Pernah ditanyakan kepada beliau, “Apakah agama itu?” Beliau menjawab, “Budi yang baik.”
Sabdanya, “Berbudi pekerti yang baik itu adalah Budi Allah swt.” Nabi saw. pun bersabda, “Orang-orang Mukmin yang paling utama insannya, adalah yang terbaik budi pekertinya.”
Banyak ungkapan mengenai esensi dan batasannya. Sementara banyak orang yang kontra terhadap bagian buahnya, namun tidak melingkupi keseluruhan. Hal yang menampakkan substansi hakikinya, bahwa kata-kata khalqu dan khuluq merupakan dua ungkapan yang memberi pengertian lahir dan batin.
Khalqu, adalah bentuk tubuh lahiriah, sedangkan khuluq, gambaran batinnya. Sebab manusia terdiri dan anatomi tubuh yang bisa dilihat mata, namun juga ada struktur ruh dan nafsu yang tidak tampak oleh mata.
Masing-masing memiliki institusi yang kadang-kadang baik, kadang-kadang jelek. Jiwa yang bisa dikenal dengan matahati kadarnya lebih besar, dan karenanya Allah menyandarkan jiwa tersebut pada-Nya, sementara badan, disandarkan pada tanah.
Allah swt. berfirman:
“Sesungguhnya, Aku pencipta manusia dan tanah, maka apabila Aku telah menyempurnakan kejadiannya, dan telah meniupkan ruh-Ku ke dalamnya ….“
(Q.s. Shaad: 71-72).
Allah memberi predikat ruh sebagai perkara ketuhanan. FirmanNya, “Katakanlah, ‘Ruh itu urusan Tuhanku’.”
(Q.s. Al-Isra’: 58).
Saya maksudkan dengan ruh dan jiwa, adalah subyek inti, yang mengenal dan mengetahui, yang ada pada diri manusia, melalui ilham Allah swt. Sebagaimana firman-Nya:
“Dan jiwa serta penyempurnaannya (ciptaannya), maka Allah mengilhamkan kepada jiwa itu, (jalan) kefasikan dan ketakwaannya. Sesungguhnya, beruntunglah orang yang men yucikan jiwa itu, dan sesungguhnya merugilah orang yang mengotorinya.”

TUGAS LATIHAN:
• a. Jawab pertanyaan berikut berdasarkan teks tentang budi pekerti:
(i) Apa jawaban beliau saat ditanya "Apakah agama itu?"
(ii) Menurut teks, apa yang dimaksud dengan khuluq?
(iii) Kepada apa badan disandarkan?
• b. Lanjutkan teks tentang budi pekerti mulai setelah kalimat terakhir yang ditampilkan.
Data di bawah ini tidak berkaitan dengan teks tentang budi pekerti.

DATA TERKUMPUL:
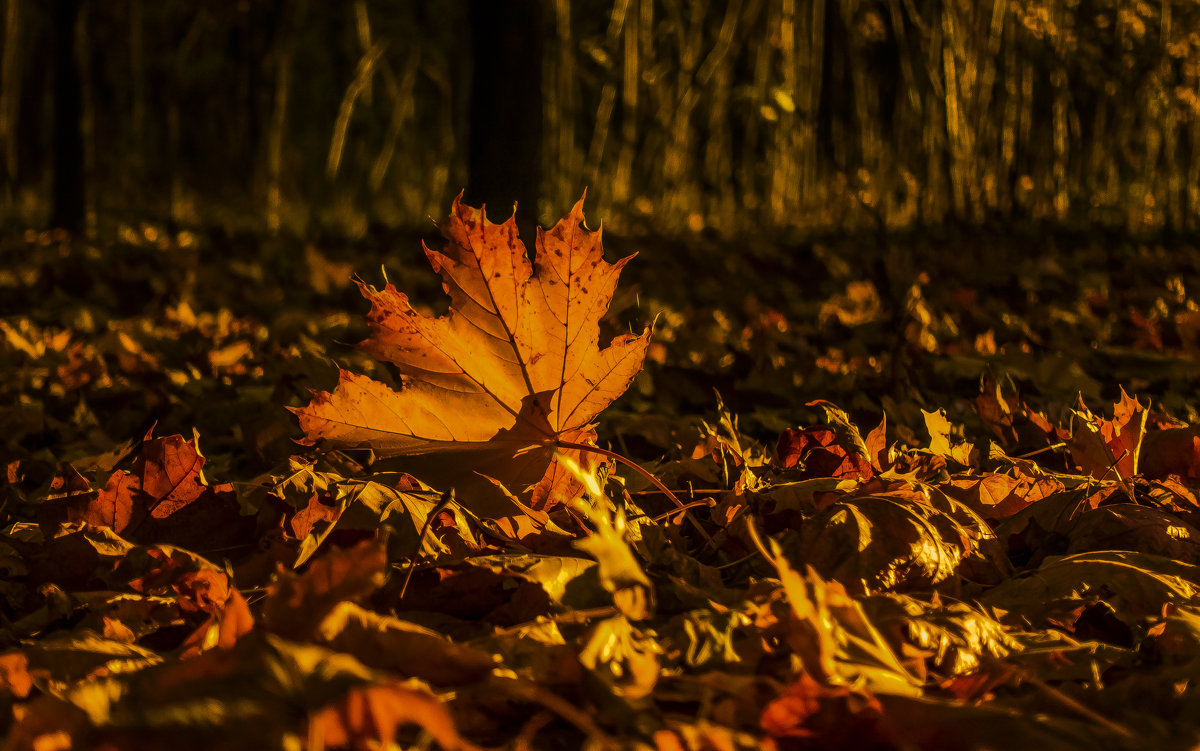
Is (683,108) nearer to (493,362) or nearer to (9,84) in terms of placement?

KUNCI JAWABAN:
• a.
(i) "Budi yang baik."
(ii) Gambaran batin manusia.
(iii) Pada tanah.

• b.
(Q.s. Asy-Syams: 7-10).
Sebagaimana jasad lahir memiliki struktur yang lengkap seperti mata, hidung, mulut dan pipi — sementara predikat jasad yang baik tidak bisa disebut sempurna manakala tidak lengkap — begitu pula bagan batiniah manusia, memiliki struktur yang harus utuh untuk melengkapi keutuhan batin. Keutuhan batin terdiri empat hal: Potensi ilmu; potensi amarah; potensi syahwat; dan potensi keadilan. Empat potensi tersebut manakala telah tegak dan terwujud sedemikian indah, budi pekerti akan diperolehnya.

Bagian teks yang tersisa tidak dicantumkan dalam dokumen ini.